High performance at low cost – choose the best JVM and the best Garbage Collector for your needs

The Garbage Collector (GC) is an integral part of every Java Virtual Machine (JVM) – running in the Cloud, on a dedicated server or on your desktop/laptop. Are you aware of what impact a GC has on an application – on its performance, resource consumption and finally on its operational cost? Which GC will allow you to maximize the performance and minimize the cost of a running Java application? This article provides a complete answer to the above questions.

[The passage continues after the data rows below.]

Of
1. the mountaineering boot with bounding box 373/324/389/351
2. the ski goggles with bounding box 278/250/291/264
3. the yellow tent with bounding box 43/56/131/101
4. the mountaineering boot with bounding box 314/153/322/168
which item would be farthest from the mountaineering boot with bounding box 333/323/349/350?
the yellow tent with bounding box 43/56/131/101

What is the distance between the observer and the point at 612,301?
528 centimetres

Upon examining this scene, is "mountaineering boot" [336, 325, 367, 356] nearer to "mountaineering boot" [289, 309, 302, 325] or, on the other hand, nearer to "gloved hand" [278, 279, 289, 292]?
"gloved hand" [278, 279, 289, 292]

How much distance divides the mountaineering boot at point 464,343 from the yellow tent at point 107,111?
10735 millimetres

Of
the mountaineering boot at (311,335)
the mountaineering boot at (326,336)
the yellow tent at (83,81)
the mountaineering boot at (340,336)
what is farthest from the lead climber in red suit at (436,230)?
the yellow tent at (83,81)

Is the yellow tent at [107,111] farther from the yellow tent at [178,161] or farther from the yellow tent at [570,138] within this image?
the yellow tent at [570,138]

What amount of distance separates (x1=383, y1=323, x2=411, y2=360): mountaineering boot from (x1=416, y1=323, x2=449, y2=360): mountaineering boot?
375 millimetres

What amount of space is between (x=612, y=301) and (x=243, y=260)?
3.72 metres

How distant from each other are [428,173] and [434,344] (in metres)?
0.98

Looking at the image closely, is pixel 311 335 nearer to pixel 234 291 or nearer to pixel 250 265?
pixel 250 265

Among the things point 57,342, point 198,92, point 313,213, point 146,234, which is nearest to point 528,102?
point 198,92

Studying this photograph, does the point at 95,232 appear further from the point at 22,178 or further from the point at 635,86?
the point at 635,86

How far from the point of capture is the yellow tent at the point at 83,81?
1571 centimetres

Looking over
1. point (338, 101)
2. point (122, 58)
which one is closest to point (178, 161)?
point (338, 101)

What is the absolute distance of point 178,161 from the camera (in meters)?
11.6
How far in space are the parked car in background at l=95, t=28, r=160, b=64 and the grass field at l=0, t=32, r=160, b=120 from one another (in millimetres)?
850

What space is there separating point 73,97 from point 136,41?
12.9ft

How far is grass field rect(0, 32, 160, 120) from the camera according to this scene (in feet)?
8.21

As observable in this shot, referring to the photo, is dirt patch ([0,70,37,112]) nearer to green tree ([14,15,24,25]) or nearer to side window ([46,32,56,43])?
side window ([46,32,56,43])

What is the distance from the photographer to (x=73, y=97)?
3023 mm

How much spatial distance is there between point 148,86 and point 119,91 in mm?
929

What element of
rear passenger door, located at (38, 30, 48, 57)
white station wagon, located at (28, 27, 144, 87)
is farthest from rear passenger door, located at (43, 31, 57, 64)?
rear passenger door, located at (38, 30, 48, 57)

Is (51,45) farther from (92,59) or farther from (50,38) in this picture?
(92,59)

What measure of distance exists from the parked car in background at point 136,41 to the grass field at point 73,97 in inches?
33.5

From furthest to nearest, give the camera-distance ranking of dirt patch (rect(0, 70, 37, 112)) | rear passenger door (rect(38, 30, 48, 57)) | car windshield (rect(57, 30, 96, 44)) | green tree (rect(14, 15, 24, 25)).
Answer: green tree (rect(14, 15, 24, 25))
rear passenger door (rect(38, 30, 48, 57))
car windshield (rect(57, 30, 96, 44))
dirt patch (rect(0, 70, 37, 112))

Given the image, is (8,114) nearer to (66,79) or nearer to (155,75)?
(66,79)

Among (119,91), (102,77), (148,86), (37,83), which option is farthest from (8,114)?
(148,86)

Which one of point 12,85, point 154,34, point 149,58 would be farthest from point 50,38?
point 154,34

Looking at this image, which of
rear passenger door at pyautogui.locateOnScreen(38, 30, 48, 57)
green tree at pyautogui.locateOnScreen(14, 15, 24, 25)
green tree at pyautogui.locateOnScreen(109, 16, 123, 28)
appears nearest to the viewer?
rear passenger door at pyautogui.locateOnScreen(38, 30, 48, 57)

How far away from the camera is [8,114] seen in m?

What is a Garbage Collector?

As explained in Introduction to Garbage Collection Tuning:

The garbage collector (GC) automatically manages the application’s dynamic memory allocation requests. A garbage collector performs automatic dynamic memory management through the following operations:

  • Allocates from and gives back memory to the operating system.
  • Hands out that memory to the application as it requests it.
  • Determines which parts of that memory is still in use by the application.
  • Reclaims the unused memory for reuse by the application.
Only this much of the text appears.